Ходит он, бродит как неприкаянный из угла в угол, по всему пансиону ходит... Порой подойдет к окошку и, как замученный поэт, погрустит перед незамерзшим кус­ком стекла, поглядит, как там, на дворе, уже темнеет рано и невесело, белеет сине-сыпучий снег, кружат в воздухе морозные снежинки, дует-заметает косяками снега ме­тель, — и тоскливо у него на сердце, муторно и уныло все вокруг.

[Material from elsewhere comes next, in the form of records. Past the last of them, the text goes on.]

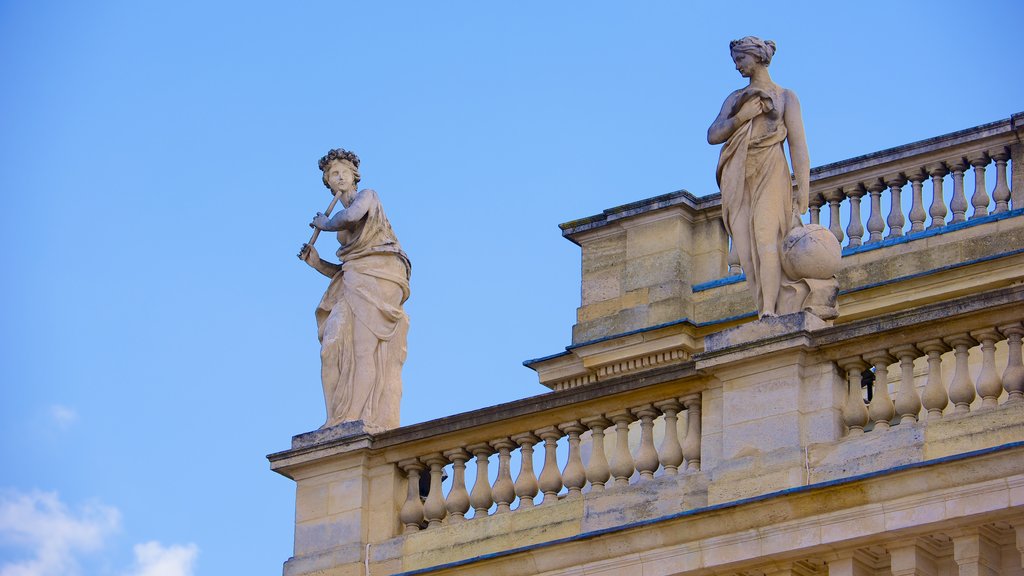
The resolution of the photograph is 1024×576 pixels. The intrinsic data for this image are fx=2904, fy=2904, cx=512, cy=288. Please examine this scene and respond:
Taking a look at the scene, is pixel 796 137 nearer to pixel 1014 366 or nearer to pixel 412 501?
pixel 1014 366

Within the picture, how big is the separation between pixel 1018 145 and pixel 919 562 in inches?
227

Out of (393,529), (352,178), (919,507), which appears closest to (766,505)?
(919,507)

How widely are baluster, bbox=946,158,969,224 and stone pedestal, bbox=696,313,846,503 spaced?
408 centimetres

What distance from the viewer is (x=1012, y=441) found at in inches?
727

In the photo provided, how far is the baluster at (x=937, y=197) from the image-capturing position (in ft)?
77.8

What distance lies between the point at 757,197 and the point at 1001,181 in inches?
150

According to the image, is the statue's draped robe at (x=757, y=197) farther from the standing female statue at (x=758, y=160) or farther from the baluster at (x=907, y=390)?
the baluster at (x=907, y=390)

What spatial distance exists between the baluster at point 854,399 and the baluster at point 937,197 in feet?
14.4

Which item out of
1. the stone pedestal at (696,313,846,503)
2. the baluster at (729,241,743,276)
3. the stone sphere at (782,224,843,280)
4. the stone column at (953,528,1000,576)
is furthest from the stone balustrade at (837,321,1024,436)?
the baluster at (729,241,743,276)

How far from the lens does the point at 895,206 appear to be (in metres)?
24.0

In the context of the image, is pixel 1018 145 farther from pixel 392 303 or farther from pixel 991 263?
pixel 392 303

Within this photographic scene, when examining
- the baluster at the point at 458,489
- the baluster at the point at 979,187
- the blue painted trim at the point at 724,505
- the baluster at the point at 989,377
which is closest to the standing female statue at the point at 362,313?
the baluster at the point at 458,489

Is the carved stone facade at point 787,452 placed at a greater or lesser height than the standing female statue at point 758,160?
lesser

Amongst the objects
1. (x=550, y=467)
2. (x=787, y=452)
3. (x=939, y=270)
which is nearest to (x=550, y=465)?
(x=550, y=467)
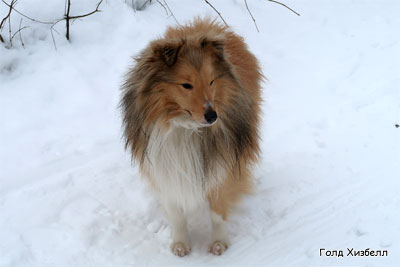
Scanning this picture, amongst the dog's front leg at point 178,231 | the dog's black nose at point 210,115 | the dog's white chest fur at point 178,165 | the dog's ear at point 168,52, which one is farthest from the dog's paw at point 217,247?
the dog's ear at point 168,52

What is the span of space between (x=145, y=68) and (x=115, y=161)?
1.52 m

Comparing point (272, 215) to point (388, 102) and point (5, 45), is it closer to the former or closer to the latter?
point (388, 102)

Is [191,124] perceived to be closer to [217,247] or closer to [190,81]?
[190,81]

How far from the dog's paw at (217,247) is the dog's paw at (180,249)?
0.17 m

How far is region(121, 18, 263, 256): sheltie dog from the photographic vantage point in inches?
90.1

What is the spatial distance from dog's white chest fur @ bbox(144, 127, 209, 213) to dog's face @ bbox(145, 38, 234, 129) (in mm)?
136

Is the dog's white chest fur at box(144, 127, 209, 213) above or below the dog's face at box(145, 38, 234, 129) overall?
below

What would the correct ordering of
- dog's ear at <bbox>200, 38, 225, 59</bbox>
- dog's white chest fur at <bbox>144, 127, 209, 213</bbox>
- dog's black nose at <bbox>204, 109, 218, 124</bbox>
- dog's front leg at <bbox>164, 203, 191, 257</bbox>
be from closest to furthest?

Охо-хо-о! Среди этого пансионного шума и гама, осо­бенно как поглядел на снег, на пустынную улицу, стоит у него перед глазами дорогая Лёксочка, как в иное время, когда бы не ею были заполнены мысли, стояла бы перед глазами двойка, что залепил-таки негодный Зайонц по химии.

Правда, не столько, может, сама Лёксочка стояла, сколько та сладкая, помимо воли несколько льстивая мысль, что вот и он так сильно полюбил, страдает... Сердце прият­но замирало от воспоминаний, как сидели они вдвоем на посудном шкафчике в первый раз, как стояли потом в сенях, в уголке, как... ай, ой, что это было... поцеловал ее... как он подбадривал ее в той их такой хорошей, чистой, возвы­шенной любви, потому что она, глупенькая, боялась, что он ученый, а она простая...

VII

Что написано пером —

Не вырубишь топором.

Народная поговорка

Гардеробная лампочка на тумбочке тихо и слабо теплилась желтоватым светом, в трубе тихонько посвисты­вает ветер, внизу, на первом этаже, играют на гитаре, и пе­чальные, красивые, пустые звуки проникают с какой-то тихой тоской и в уши, и в сердце, проникают и сжимают грудь...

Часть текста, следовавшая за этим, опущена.